The depth of the chambers (on the flat area) on the head I have off is:  .075 - .075 - .082 - .087
It looks like there was some polishing going on there which may account for the differences.

The valve stem heights from the tips to the machined part where the bottom retainer sits: exhaust avg. - 2.240     intake avg. - 2.190.

You can see from the pics how ragged they are.



Challenger340

BINGO !
There is your Lifter preload problem solved, the Valves are sunk too far in the Heads for the stock Non-Adjustable Valvetrain.
You'll need an Adjustable Valvetrain Rocker Arm setup, and new Pushrods to make those Heads work....
IMO,
with the poor Flow they would have with the SUNK Valves, NOT worth it.....

Again IMO.....
BEST Bet, is go buy some "properly" rebuilt CLOSED Chamber Heads, with correct valve tip Heights.....
2 benefits..
BUMP your compression up to a useable range for Cams you are looking at....
Be able to re-use your existing Rockers/Pushrods on Heads with correct Tip Heights, and have correct lifter preload...

Only wimps wear Bowties !

bobs66440

Quote from: Challenger340 on November 23, 2011, 06:53:15 PM
BINGO !
There is your Lifter preload problem solved, the Valves are sunk too far in the Heads for the stock Non-Adjustable Valvetrain.
You'll need an Adjustable Valvetrain Rocker Arm setup, and new Pushrods to make those Heads work....
IMO,
with the poor Flow they would have with the SUNK Valves, NOT worth it.....

Again IMO.....
BEST Bet, is go buy some "properly" rebuilt CLOSED Chamber Heads, with correct valve tip Heights.....
2 benefits..
BUMP your compression up to a useable range for Cams you are looking at....
Be able to re-use your existing Rockers/Pushrods on Heads with correct Tip Heights, and have correct lifter preload...


I agree, thank you for all your help!  :2thumbs:

Based on the measurements of the chambers, would you say they have been milled?

Chryco Psycho

installing hardened seats & or larger valve can even the height if you are partial to those heads fro some reason

BSB67

Well, it looks like the guy that sold you the engine was consistant....he misrepresented virtually everything.  It is a stock 5 qt. oil pan too.

If you cannot afford Stealth heads or similar, I'm at a loss at what you can do that would make any measurable difference that would not be throwing good money after bad.
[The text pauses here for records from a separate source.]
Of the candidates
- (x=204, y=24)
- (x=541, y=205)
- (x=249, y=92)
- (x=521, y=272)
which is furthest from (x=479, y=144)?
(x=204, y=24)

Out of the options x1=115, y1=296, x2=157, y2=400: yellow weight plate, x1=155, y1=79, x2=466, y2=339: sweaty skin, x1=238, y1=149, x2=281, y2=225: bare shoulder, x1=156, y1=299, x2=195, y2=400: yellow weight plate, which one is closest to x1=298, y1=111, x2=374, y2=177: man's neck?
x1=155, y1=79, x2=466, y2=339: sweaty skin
If the valves can close, just slap it together, hope for the best, and know that mini vans will probably spank you, or wait until you have enough money top put a decent top end on it.  Do you need to do something now?  Can it wait a year until you have more funds?

I think the unfinished chambers are about 0.090" IIRC.  Measure the thickness of the short bolt boss...uncut they are 1.000 +/-.  Based on the head-intake fitment, I doubt they were cut much, and not since they were run last.
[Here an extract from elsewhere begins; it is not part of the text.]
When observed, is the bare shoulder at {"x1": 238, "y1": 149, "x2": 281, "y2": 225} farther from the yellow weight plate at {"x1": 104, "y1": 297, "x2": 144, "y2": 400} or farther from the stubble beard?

500" NA, Eddy head, pump gas, exhaust manifold with 2 1/2 exhaust with tailpipes
4150 lbs with driver, 3.23 gear, stock converter
11.68 @ 120.2 mph

Challenger340

The Heads have probably undergone some routine surfacing throughout their career in rebuilding, but with those measurements, I would not say it was any kind of targeted "Milling" for Chamber size reduction.
Also IMO,
it is simply not cost effective to persue any type of rebuilding processes to "repair" those heads with larger Valves/New Seats, as you would quickly exceed the Price of purchasing better non-WRECKED good iron replacement castings, or even new Stealths etc., etc.
Sorry, but imo, those are metal bin candidates.....

I certainly hope for your sake, that the quality of Head rebuilding exhibited there, is NOT reflective, of what has been done internal of the rest of the Engine ?

Again IMO.....
BEST Bet, is go buy some "properly" rebuilt CLOSED Chamber Heads, with correct valve tip Heights.....
2 benefits..
BUMP your compression up to a useable range for Cams you are looking at....
Be able to re-use your existing Rockers/Pushrods on Heads with correct Tip Heights, and have correct lifter preload...

Some 516/915 CLOSED Chamber castings from Aerohead, may be the most cost effective solution at this point ?
Only wimps wear Bowties !

bobs66440

Quote from: Challenger340 on November 24, 2011, 08:33:01 AM

BEST Bet, is go buy some "properly" rebuilt CLOSED Chamber Heads, with correct valve tip Heights.....
2 benefits..
BUMP your compression up to a useable range for Cams you are looking at....
Be able to re-use your existing Rockers/Pushrods on Heads with correct Tip Heights, and have correct lifter preload...

Some 516/915 CLOSED Chamber castings from Aerohead, may be the most cost effective solution at this point ?
I agree and I think that's what I will do.

Regarding the rest of the engine, is there an easy way to tell if it wasn't butchered?

Challenger340

Quote from: bobs66440 on November 24, 2011, 09:46:37 AM
Quote from: Challenger340 on November 24, 2011, 08:33:01 AM

BEST Bet, is go buy some "properly" rebuilt CLOSED Chamber Heads, with correct valve tip Heights.....
2 benefits..
BUMP your compression up to a useable range for Cams you are looking at....
Be able to re-use your existing Rockers/Pushrods on Heads with correct Tip Heights, and have correct lifter preload...

Some 516/915 CLOSED Chamber castings from Aerohead, may be the most cost effective solution at this point ?
I agree and I think that's what I will do.

Regarding the rest of the engine, is there an easy way to tell if it wasn't butchered?

If you mean without dis-assembly and inspection....not really...

I would suggest running the Oil System on a primer Rod BEFORE installation.......with a Mechanical Oil Pressure gauge attached......see what Oil pressure presents....
and watch when you stop, to see how "fast" it drops, or "Avalanches", as a reference to total clearances internal....

* 10W30 Oil at 70*F is a good reference for baseline pressure readings to comparables.....and whether a High Volume or std volume pump....
Only wimps wear Bowties !

bobs66440

I removed the oil pan (which, btw will not work on my car. It's for a C-body -933  :brickwall:) and checked the side clearance of the rods. The book calls for.009-.017. These are .017/.018/.018/.022. Do you think this will be a problem?

Also checked the crank end play. It's .004, so that should be ok.

Everything else looks pretty clean. New cam, lifters and double chain timing set, plus a 440-Source billet rear main seal cap.





Challenger340

Nope, that will be FINE on the Rods...probably even a good thing...throws more Oil up to lube the Piston Pins which depending upon the Rod Bearings... May, or may-Not have Oil squirt holes.

.004" is a little on the tight side for my preferences on end play, especially with a 4 spd ? But well within specs !
and,
depending how much force you applied when reading ? probably just fine also....

Finally ! Some good news !
(I was beginning to feel like an goof, always saying BAD stuff !)
Looks promising from here..... :2thumbs:
Only wimps wear Bowties !

bobs66440

Quote from: Challenger340 on November 24, 2011, 08:04:39 PM

depending how much force you applied when reading ? probably just fine also....

:shruggy: What do you mean? I pried the crank forward & back until it stopped with a screwdriver like the book says.